Shoulder MRI — Rotator Cuff, Labrum & When to Add Arthrography

Shoulder MRI

The go-to test for the rotator cuff and labrum — with a decision built in: plain MRI, or MR arthrography for the harder labral questions.

Rotator cuff

MRI grades cuff pathology from tendinopathy through partial- to full-thickness tears, and — crucially for surgical planning — measures tear size, tendon retraction and muscle atrophy/fatty infiltration, which predict repairability.
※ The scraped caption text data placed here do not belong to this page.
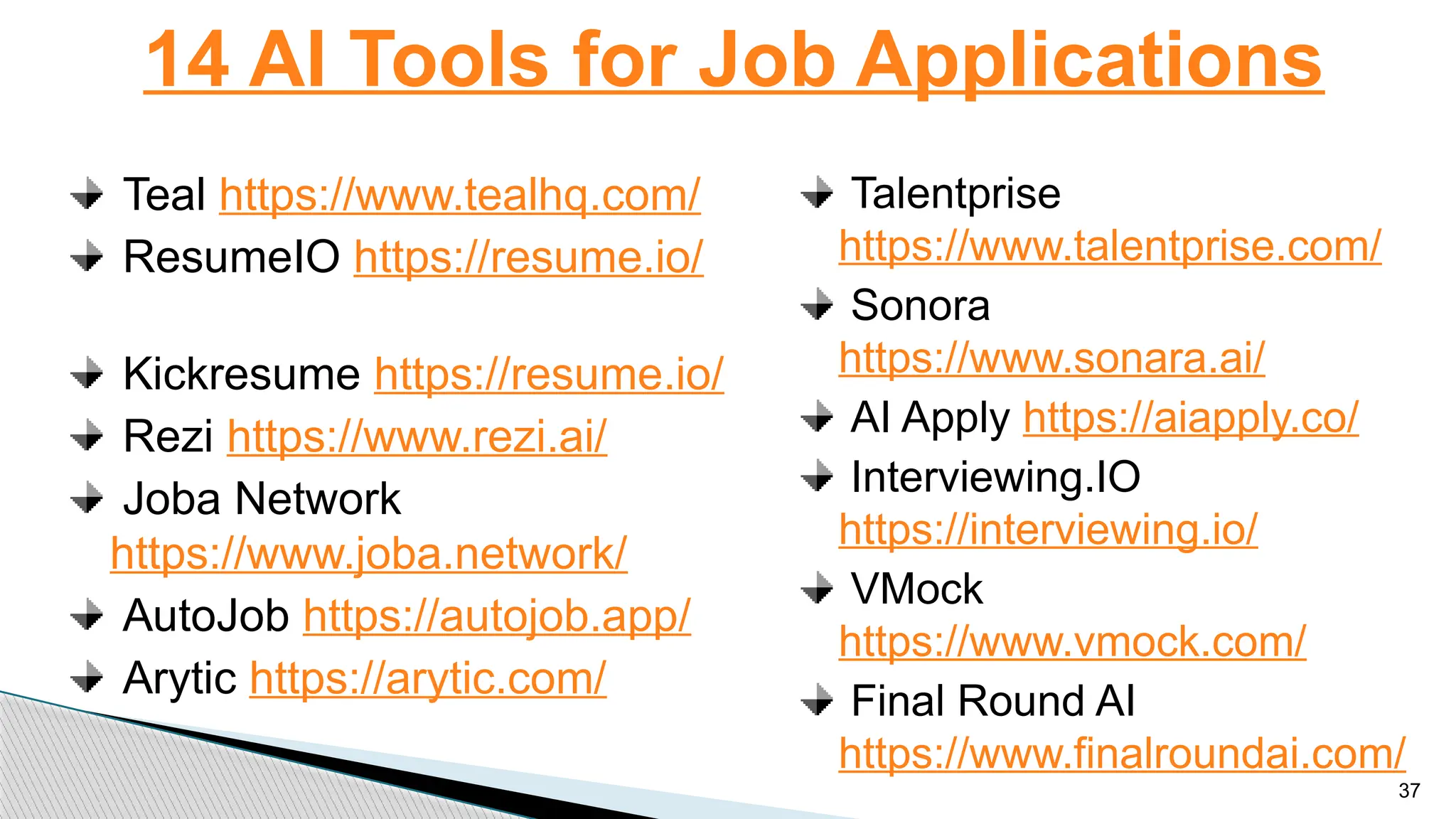 Teal https://www.tealhq.com/
ResumeIO https://resume.io/
Kickresume https://resume.io/
Rezi https://www.rezi.ai/
Joba Network
https://www.joba.network/
AutoJob https://autojob.app/
Arytic https://arytic.com/
14 AI Tools for Job Applications
37
Talentprise
https://www.talentprise.com/
Sonora
https://www.sonara.ai/
AI Apply https://aiapply.co/
Interviewing.IO
https://interviewing.io/
VMock
https://www.vmock.com/
Final Round AI
https://www.finalroundai.com/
Fluid-sensitive sequences (T2 fat-sat/PD) show the fluid tracking through a tear; the surgeon cares as much about muscle quality as about the tear itself.

Labrum & instability

  • Bankart lesion: antero-inferior labral tear after anterior dislocation.
  • SLAP tear: superior labrum, anterior-to-posterior, at the biceps anchor.
  • Bony lesions: Hill-Sachs and bony Bankart.
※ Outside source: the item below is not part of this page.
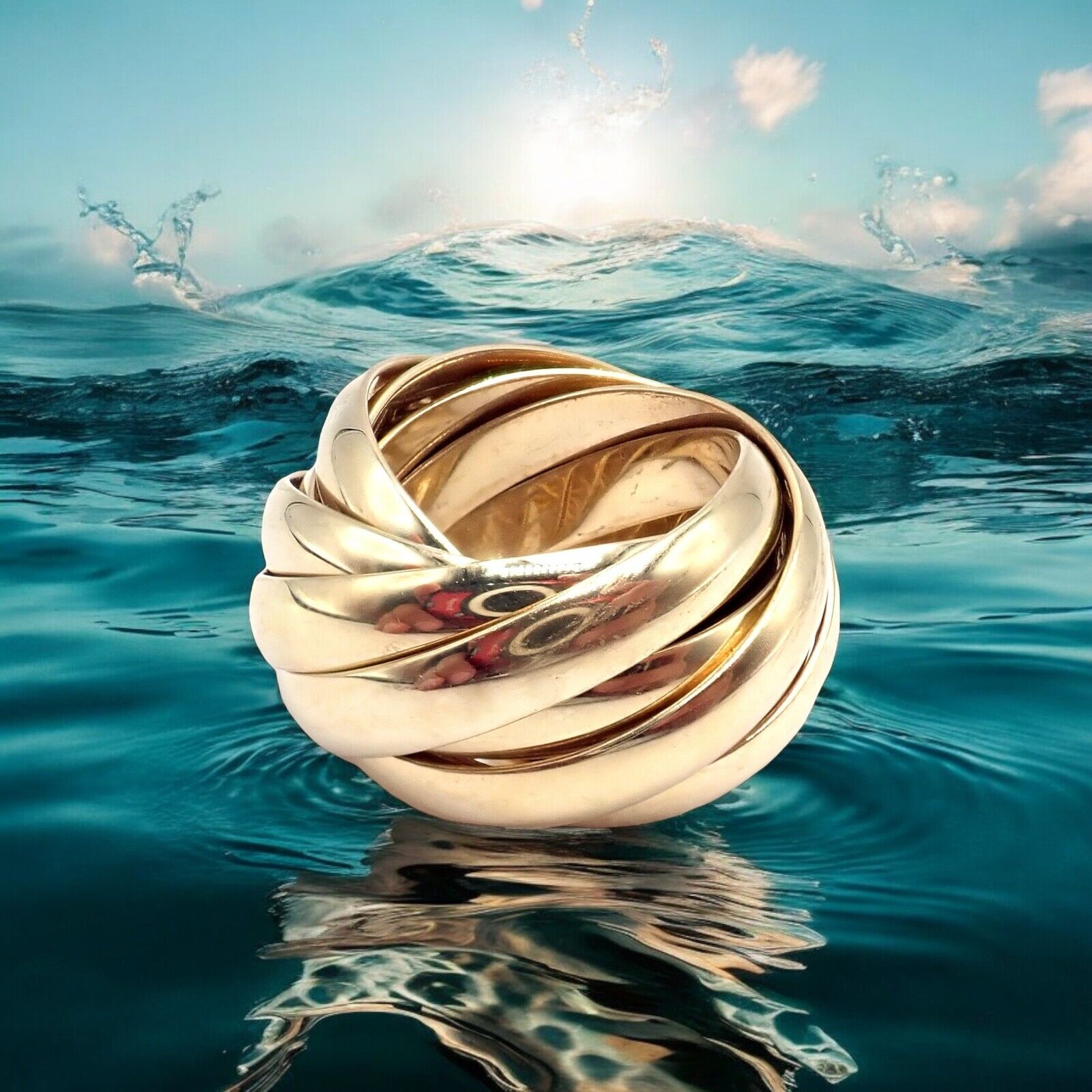 Authentic! Tiffany & Co 18k Yellow Gold 9 Row Melody Calife Picasso Ring sz 5 | Fortrove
When to add MR arthrography

Injecting dilute gadolinium into the joint distends it and outlines the labrum, improving detection of labral and subtle cuff-undersurface tears — valuable in young patients with instability or suspected SLAP tears. Routine cuff assessment usually does not need it.

Reference: Zlatkin MB, Rosner J. MR imaging of the shoulder: current practice. Radiol Clin North Am reviews; Goutallier fatty-infiltration grading on MRI.

Educational summary for clinicians; protocol choice follows local practice. Not medical advice.